The study looked at 550 elementary schools and based its data on surveys, interviews with district and county officials and discussions with parents, nonprofits and district attorneys.
To be considered truant, a student must be at least 30 minutes late to school without a valid excuse on three or more occasions during a school year. State numbers show that out of the 1 million truant California students last year, about 83,000 were considered "chronically truant," meaning they missed 10% of school that year.
About 28,551 Fresno County students were truant last year, or 21.4% of all students.
Fresno County Superintendent Jim Yovino said it's critical students make it to class on time, but said systemic problems in the home and prevalent health issues in the Central Valley like asthma are keeping some kids out of school.
It's going to take partnerships between districts, parents and nonprofits to make real change, he said.
"This is a community issue, this isn't just a single home or single-parent issue, this is about getting everyone involved and being able to work with neighbors in their community," he said.
The long-term impact of missing school is real for many students, the study shows.

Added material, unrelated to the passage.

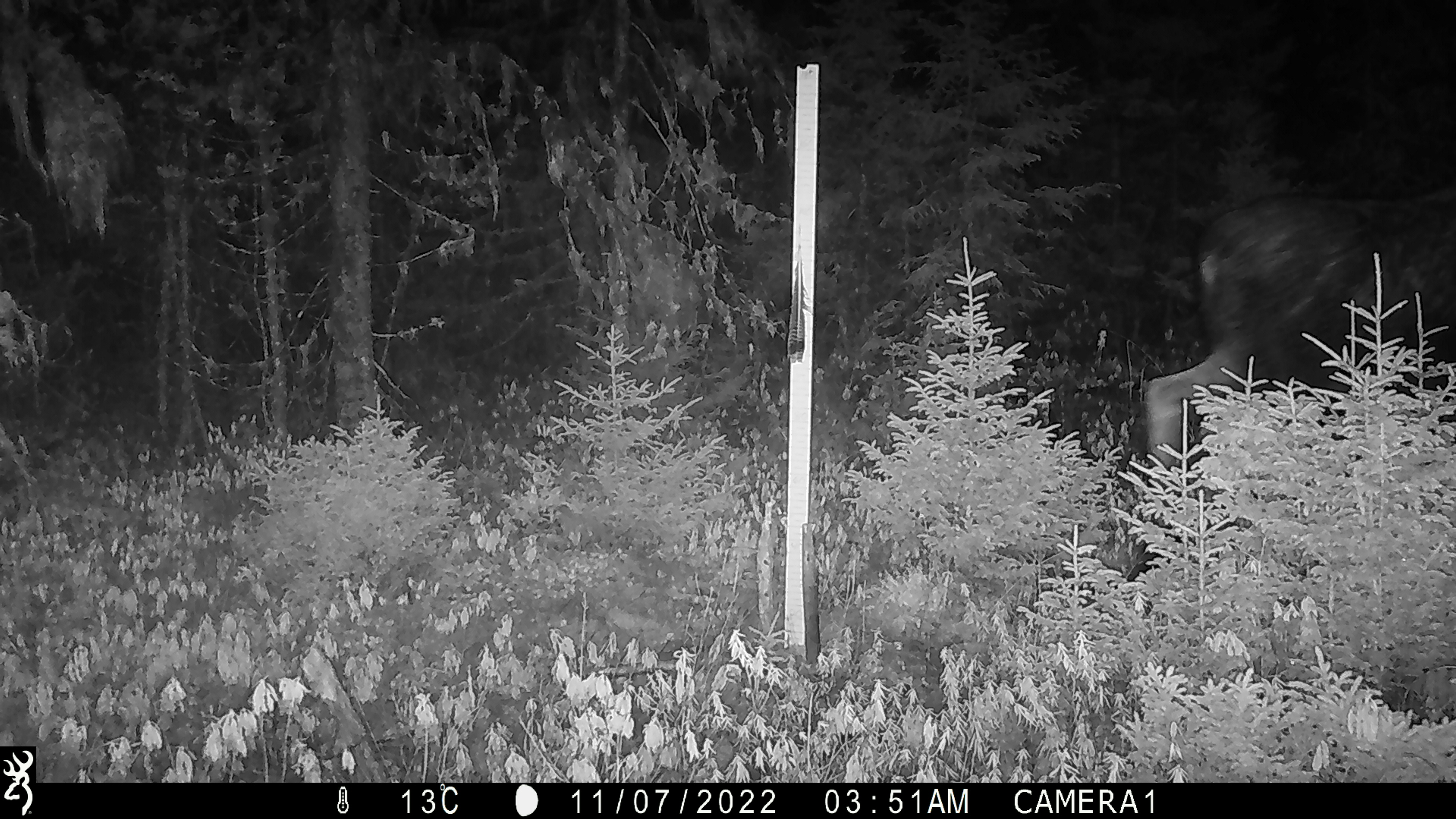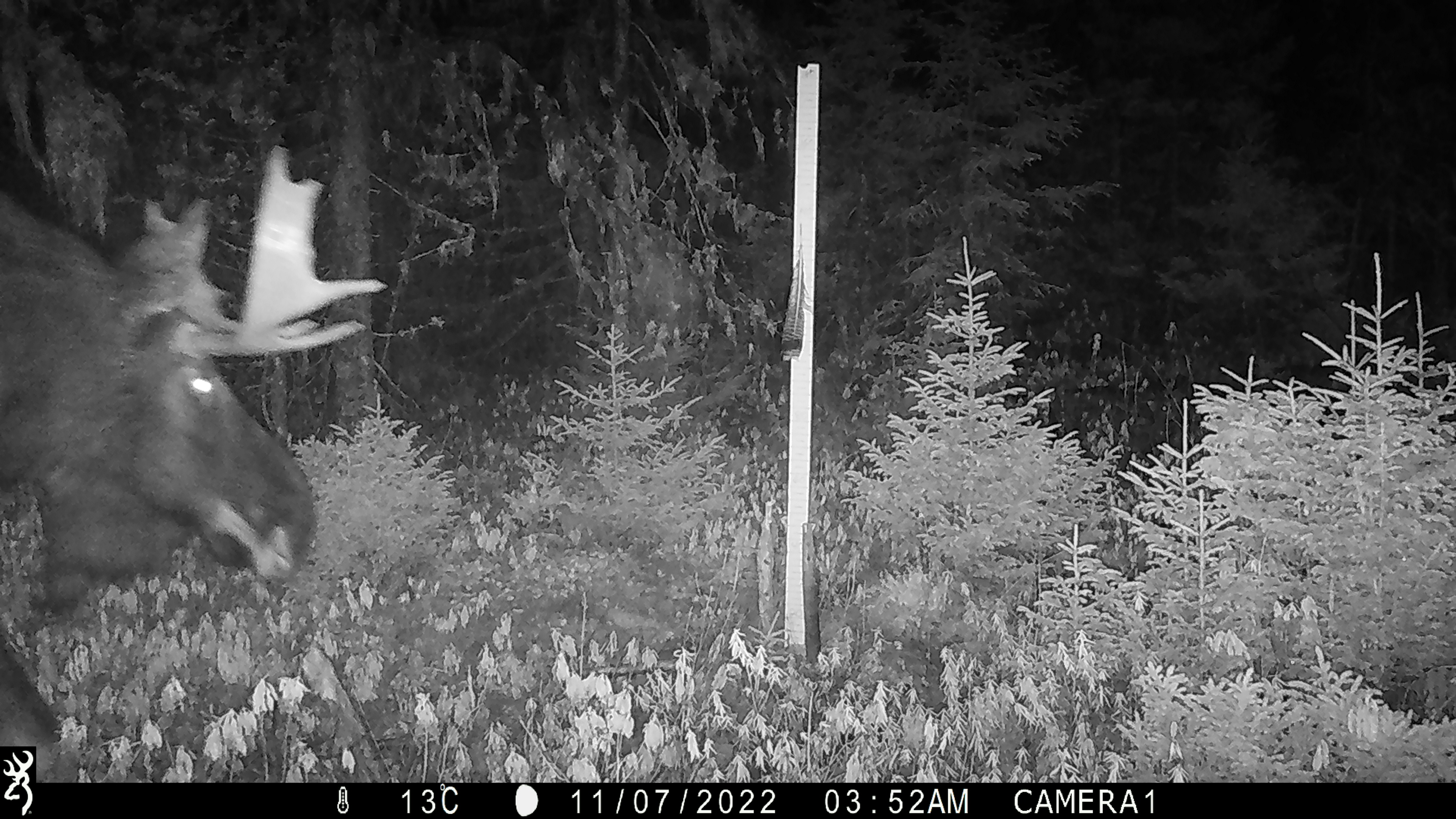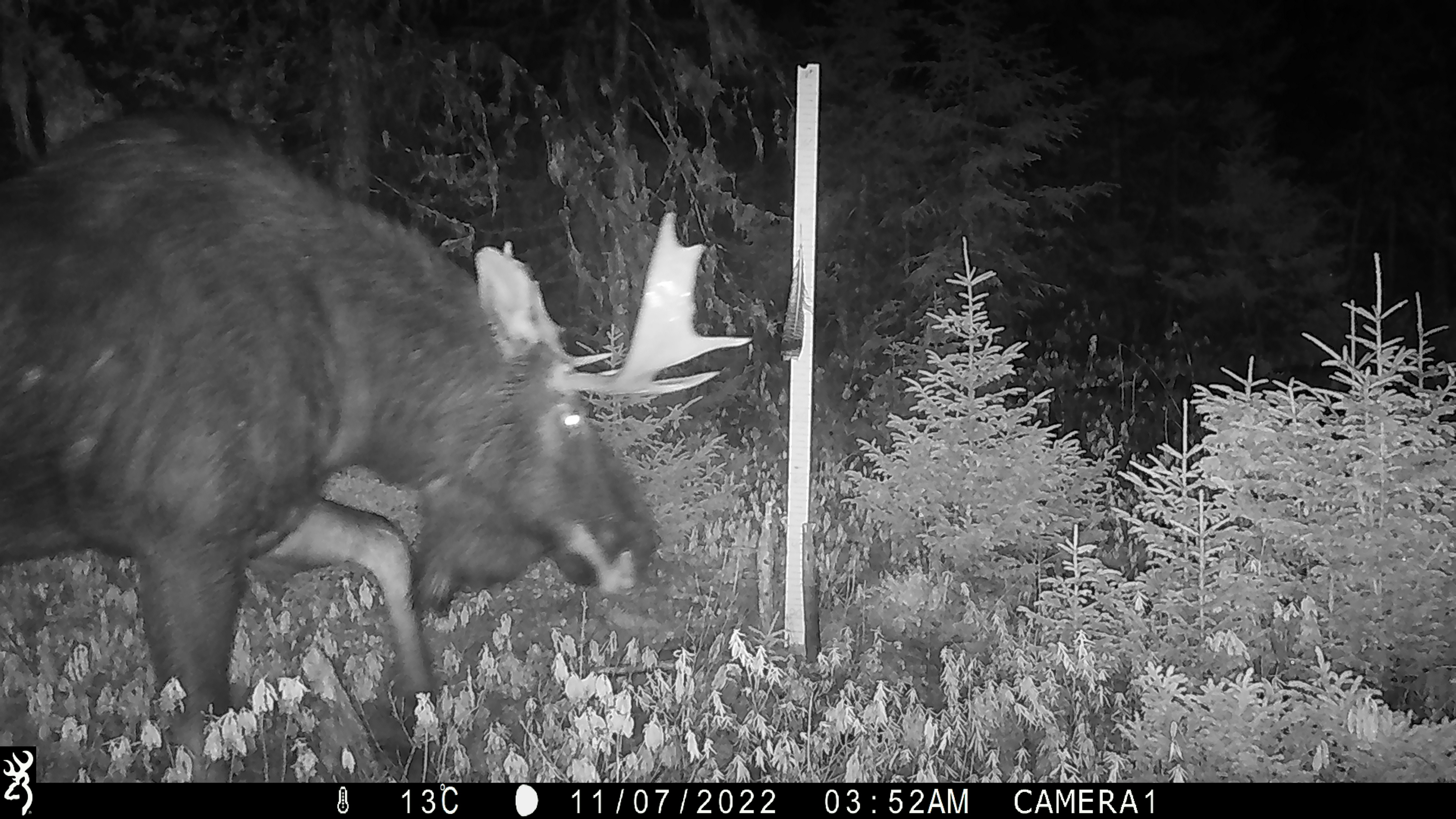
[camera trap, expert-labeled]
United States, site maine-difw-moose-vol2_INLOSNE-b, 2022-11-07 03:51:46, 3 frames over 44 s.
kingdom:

The more times a student is absent or tardy, it says, the more likely it is for that student to drop out later in life.
MaryJane Skjellerup, senior director of Central Valley programs at the nonprofit Youth Leadership Institute, said society has a "habit" of blaming teen dropouts. But truancy during early grades -- when kids learn to read and write -- end up being a primary cause of dropping out or other effects down the line, she said.
"We're missing a critical opportunity during the preschool and elementary years to find out what's really going on with children who are struggling," she said.

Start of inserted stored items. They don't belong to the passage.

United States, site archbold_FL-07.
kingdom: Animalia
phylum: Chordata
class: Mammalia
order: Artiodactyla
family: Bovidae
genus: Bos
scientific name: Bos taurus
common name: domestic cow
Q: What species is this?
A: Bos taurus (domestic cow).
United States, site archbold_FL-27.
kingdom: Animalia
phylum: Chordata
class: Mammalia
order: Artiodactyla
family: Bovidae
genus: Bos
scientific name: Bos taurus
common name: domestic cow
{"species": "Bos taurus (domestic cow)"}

California law requires districts to track attendance, alert parents when their kids miss class and try to help students attend more frequently.
In Sanger Unified School District, the district is willing to take parents of habitually truant kids to court to help stem the problem.
Last year, Sanger Unified brought 41 parents to court, said Dennis Wiechmann, district supervisor of child welfare and attendance. School administrators first meet with the parents, he said, and if the student still misses school, the district could take the parents to court.
A citation could carry a $340 fine, he said.
"It has a snowball effect on your academics if you go through school (being truant)," he said. "If students have those holes in instruction, it absolutely affects them."
Fewer students in school also means less dollars for local districts, whose budgets are based in part on how many full-time students are in the classroom each day. Absenteeism in all grades cost Fresno County about $56.3 million last year.
Overall, the study found districts across the state lose approximately $1.4 billion in state funds per year based on school attendance rates.
Taking long-term effects into account, like incarceration and poverty, dropouts cost California more than $46 billion annually, the report shows.
Yovino said his office is taking steps to curb tardiness, including asking school boards to track it more closely and to consider resolutions that promote attendance. He said he's also partnered with local TV stations to publicize the importance of getting to class.
Ambra Dorsey, executive director of prevention and intervention at Fresno Unified School District, said schools track student attendance on a digital dashboard and focus on prevention, like connecting families with counselors or other resources.
Trustee Janet Ryan said schools are also expected to call or send notices parents when their kids are absent. She said schools try to make themselves as "welcoming as possible," but said "if there are no real consequences to children or parents for truancy, we are fighting an uphill battle alone."
It's up to districts to do more than just trouble-shooting, said Javier Guzman, executive director of the Chicano Youth Center in Fresno and a stalwart for tackling school dropout problems.
Guzman said schools, parents, nonprofits and the courts need to band together to create a comprehensive "education safety net," or a way to track kids if they're frequently absent from school.
He said current absentee reporting systems are weak, meaning some students disappear from the system.
"Right now there is no safety net," he said, "and nobody is interested in creating a safety net."